Of course, it makes sense that "any file without an extension" would get sent to the browser if the url ended in that filename with no slash or nothing following it. It's the fact that in your case it ends up wrapped in a WP template that is bizarre.

The "extension hidden by settings" part is confusing to me. What settings hide an extension?

Wordpress ignores the capital letter

I poked around. All I could see is that WP will basically treat upper and lower case hostnames the same (as it should), but I don't think it does anything to the case of the URL. Obviously, I haven't looked everywhere and I certainly don't know the WP code well enough to say it absolutely wouldn't do that, but I think again that this is something set on your server (e.g. in your rewrites).

Am I following correctly that your file is named "Myfile.txt" with an uppercase initial letter and a .txt extension, but when you request "http://example.com/myfile (with no extension and all lower case), you're getting that file included as though it were a WP page? (er "post" I suppose in WP jargon).


you will see the text article as full html wrapped in a wordpress header

That part is strange to me too. I wonder, do you have a custom 404 page that tries in some way to include the requested file?

Security

Just one last note. I understand the frustrating debuggin issue - I had a similar headache recently on a site where the maintainer has a mishmash of static HTML files and drupal. He added a file that caused a namespace collision and half his dynamic pages went 404.

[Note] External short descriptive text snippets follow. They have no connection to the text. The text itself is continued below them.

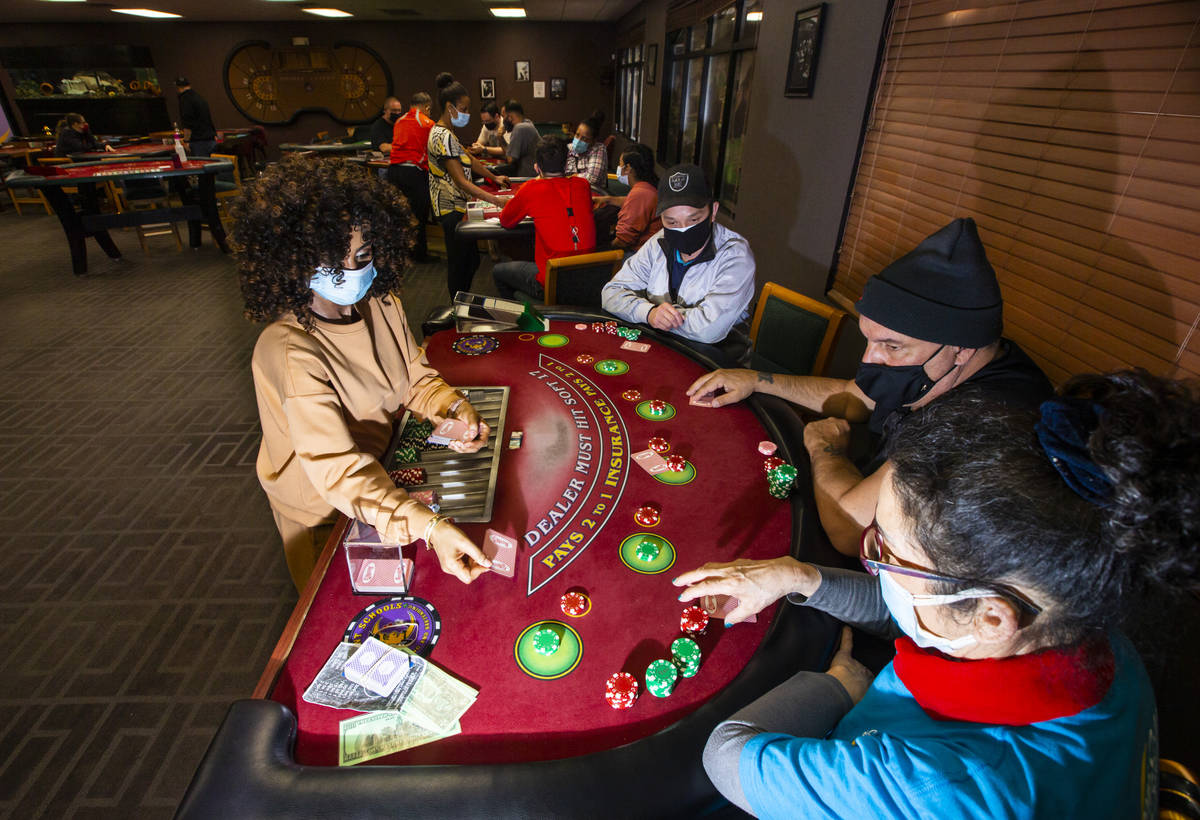 Instructor Yodit Girma, left, deals cards while working a blackjack table with students, from l ...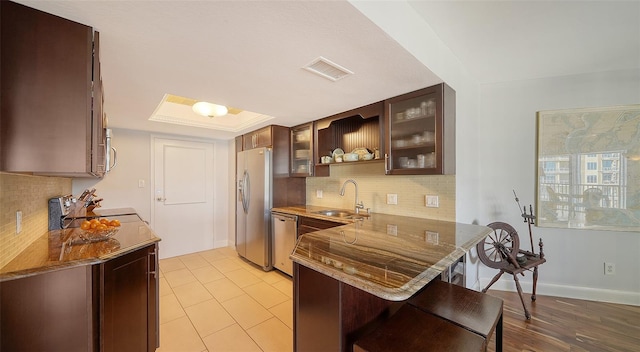 kitchen featuring kitchen peninsula, sink, tasteful backsplash, appliances with stainless steel finishes, and a kitchen breakfast bar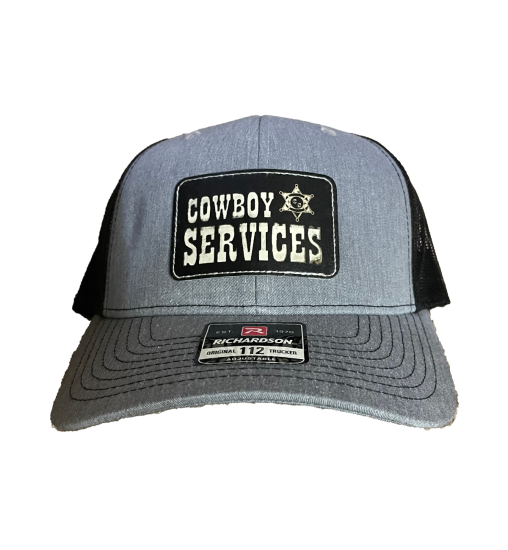 This is a Cowboy Services Cap. It is a black cap with the Cowboy Services logo on the front.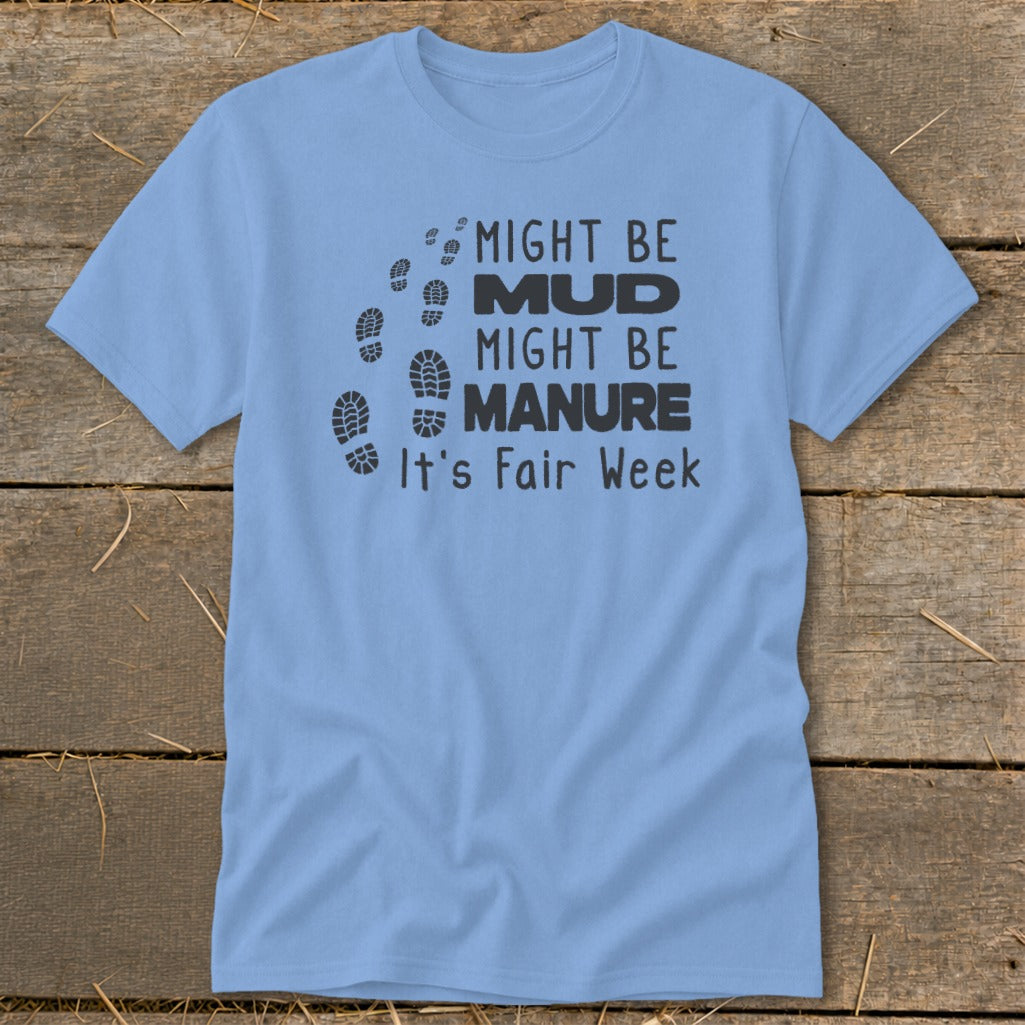 Light blue t-shirt with black text and footprints saying "Might be Mud, Might be Manure, It's Fair Week."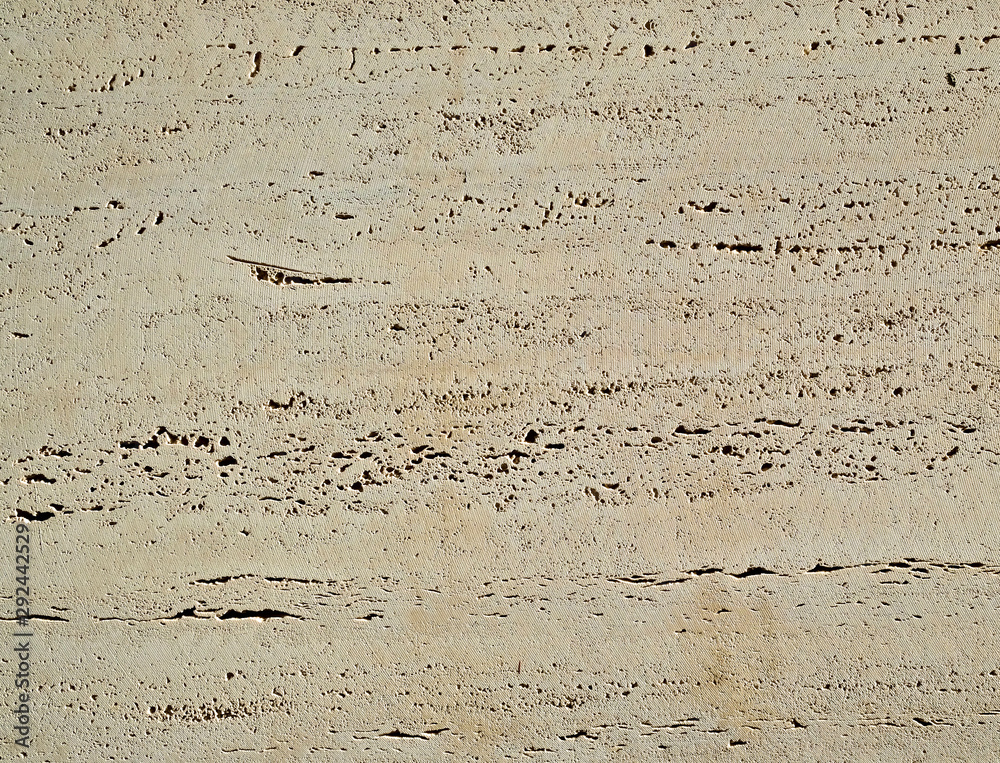 Marble surface with visible mineral inclusions and texture left by the cutting tool. Marble surface with visible mineral inclusions and texture left by the cutting tool.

That said, this isn't really a security issue. The fact that a text file in the public_html directory on your server can get displayed is hardly cause for alarm. If it were a config.php file that could get displayed as straight, unparsed text, *that* would be an issue. But in this case, all that's happening is that the server is sending the requested file to the browser. If you don't want that file sent to the browser, it shouldn't be in public_html.